The unrecognized characters are used for representing non-simplified Chinese characters, and the unrecognized numbers are used for representing non-Arabic numbers.
For example, the content of a target web page has "interest rate is not increased", and the code characters in the font file of the web page content are respectively: uni3312, uni215F, 0x50b1, uni21a0 and uni7185, the characters "interest rate ア rising" in the content of the target web page can be obtained by using the code characters in the font file of the target web page, and the "interest rate ア rising" cannot be recognized, so the "interest rate ア rising" needs to be corrected, and the recognizable "interest rate does not rise".
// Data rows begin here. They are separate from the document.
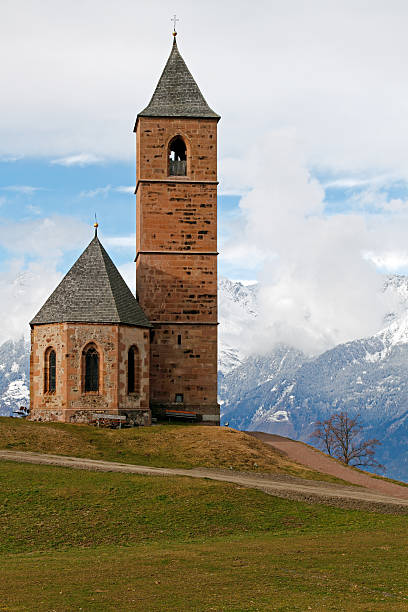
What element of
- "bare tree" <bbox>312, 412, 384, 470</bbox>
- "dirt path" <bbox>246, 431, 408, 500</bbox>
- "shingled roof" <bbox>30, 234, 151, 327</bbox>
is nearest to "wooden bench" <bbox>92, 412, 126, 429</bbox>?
"shingled roof" <bbox>30, 234, 151, 327</bbox>

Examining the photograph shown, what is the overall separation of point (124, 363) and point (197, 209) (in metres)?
13.7

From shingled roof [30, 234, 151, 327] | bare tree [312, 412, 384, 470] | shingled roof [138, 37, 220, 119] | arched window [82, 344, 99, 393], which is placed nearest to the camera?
arched window [82, 344, 99, 393]

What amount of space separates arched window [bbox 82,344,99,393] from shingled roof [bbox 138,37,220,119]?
61.1ft

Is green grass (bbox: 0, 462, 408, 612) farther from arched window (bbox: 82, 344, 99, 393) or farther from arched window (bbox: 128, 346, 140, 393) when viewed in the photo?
arched window (bbox: 128, 346, 140, 393)

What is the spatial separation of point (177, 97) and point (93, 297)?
17.7m

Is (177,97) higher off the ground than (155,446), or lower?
higher

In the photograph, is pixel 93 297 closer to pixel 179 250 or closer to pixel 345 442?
pixel 179 250

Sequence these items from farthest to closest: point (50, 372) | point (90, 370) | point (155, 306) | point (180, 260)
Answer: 1. point (180, 260)
2. point (155, 306)
3. point (50, 372)
4. point (90, 370)

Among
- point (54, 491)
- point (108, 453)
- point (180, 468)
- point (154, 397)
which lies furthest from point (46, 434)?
point (154, 397)

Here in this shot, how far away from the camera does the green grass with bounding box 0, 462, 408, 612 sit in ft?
69.0

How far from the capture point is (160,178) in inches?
2478

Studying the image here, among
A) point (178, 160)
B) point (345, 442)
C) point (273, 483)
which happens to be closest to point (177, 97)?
point (178, 160)

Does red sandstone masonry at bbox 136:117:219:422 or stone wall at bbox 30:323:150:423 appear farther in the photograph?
red sandstone masonry at bbox 136:117:219:422

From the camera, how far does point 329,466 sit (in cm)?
4997
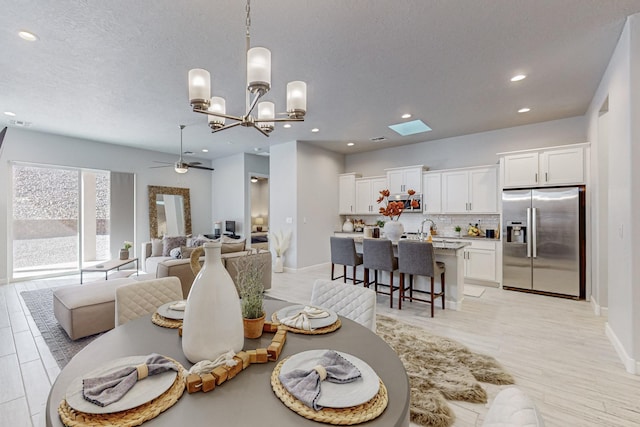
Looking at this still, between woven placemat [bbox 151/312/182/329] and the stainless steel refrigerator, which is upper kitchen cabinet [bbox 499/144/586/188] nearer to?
the stainless steel refrigerator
Based on the webpage information extraction method provided by the embodiment of the disclosure, the font file of the target webpage is obtained based on the font of the target webpage; determining at least one code character in the font file of the target webpage based on the font file of the target webpage; acquiring characters and/or numbers in the target webpage corresponding to each code character based on at least one code character in the font file of the target webpage; and if the unrecognizable characters and/or numbers exist in the target webpage, correcting the unrecognizable characters and/or numbers in the target webpage to obtain recognizable characters and/or numbers. Therefore, the embodiment of the disclosure corrects the characters and/or numbers which cannot be identified in the webpage, so that the user can obtain accurate and complete webpage information, and the usability of the extracted webpage information is ensured.
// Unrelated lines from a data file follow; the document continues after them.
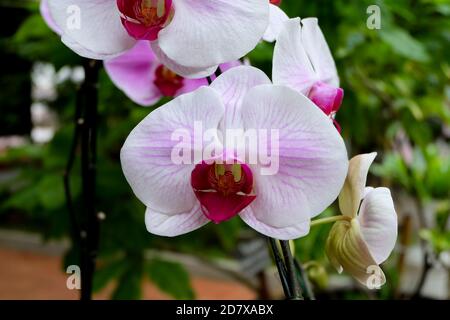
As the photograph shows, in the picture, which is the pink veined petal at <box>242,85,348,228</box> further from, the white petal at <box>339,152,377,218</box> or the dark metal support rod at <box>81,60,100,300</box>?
the dark metal support rod at <box>81,60,100,300</box>

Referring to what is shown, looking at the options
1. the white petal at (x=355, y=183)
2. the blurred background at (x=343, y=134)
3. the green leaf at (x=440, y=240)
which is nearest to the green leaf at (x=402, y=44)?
the blurred background at (x=343, y=134)

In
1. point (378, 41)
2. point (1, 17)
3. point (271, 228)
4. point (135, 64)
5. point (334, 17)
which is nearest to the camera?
point (271, 228)

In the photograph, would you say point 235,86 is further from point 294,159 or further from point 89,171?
point 89,171

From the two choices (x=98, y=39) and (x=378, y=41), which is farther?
(x=378, y=41)

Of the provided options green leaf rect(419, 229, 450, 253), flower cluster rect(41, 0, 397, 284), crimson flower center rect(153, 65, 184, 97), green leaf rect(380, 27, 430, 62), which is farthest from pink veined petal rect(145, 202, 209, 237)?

In some optional embodiments, step S104 may include: and decoding the font file of the target webpage and determining at least one coded character in the font file of the target webpage. For example, the compacted woff font file is converted to a readable ttx font file by fonttools (python tool).
As shown in fig. 2, based on the embodiment shown in fig. 1, in some optional implementations, step S106 may specifically include:
s201, determining at least one display coordinate of each code character based on at least one code character in the font file of the target webpage.
For example: the code character uni5138 of "nong" word can determine the display coordinates as shown below:
<name=“uni5138”xMin=“7”yMin=“-78”xMax=“1007”yMax=“898”>
<x=“7”y=“195”>
<x=“298”y=“391”>
<x=“430”y=“691”>
<x=“152”y=“691”>
<x=“152”y=“546”>
s202, determining characters or numbers corresponding to each code character based on at least one display coordinate of each code character.
For example, a mapping relationship of a code character (name) to a letter or a number may be established based on at least one display coordinate of each code character through a fonterditor tool.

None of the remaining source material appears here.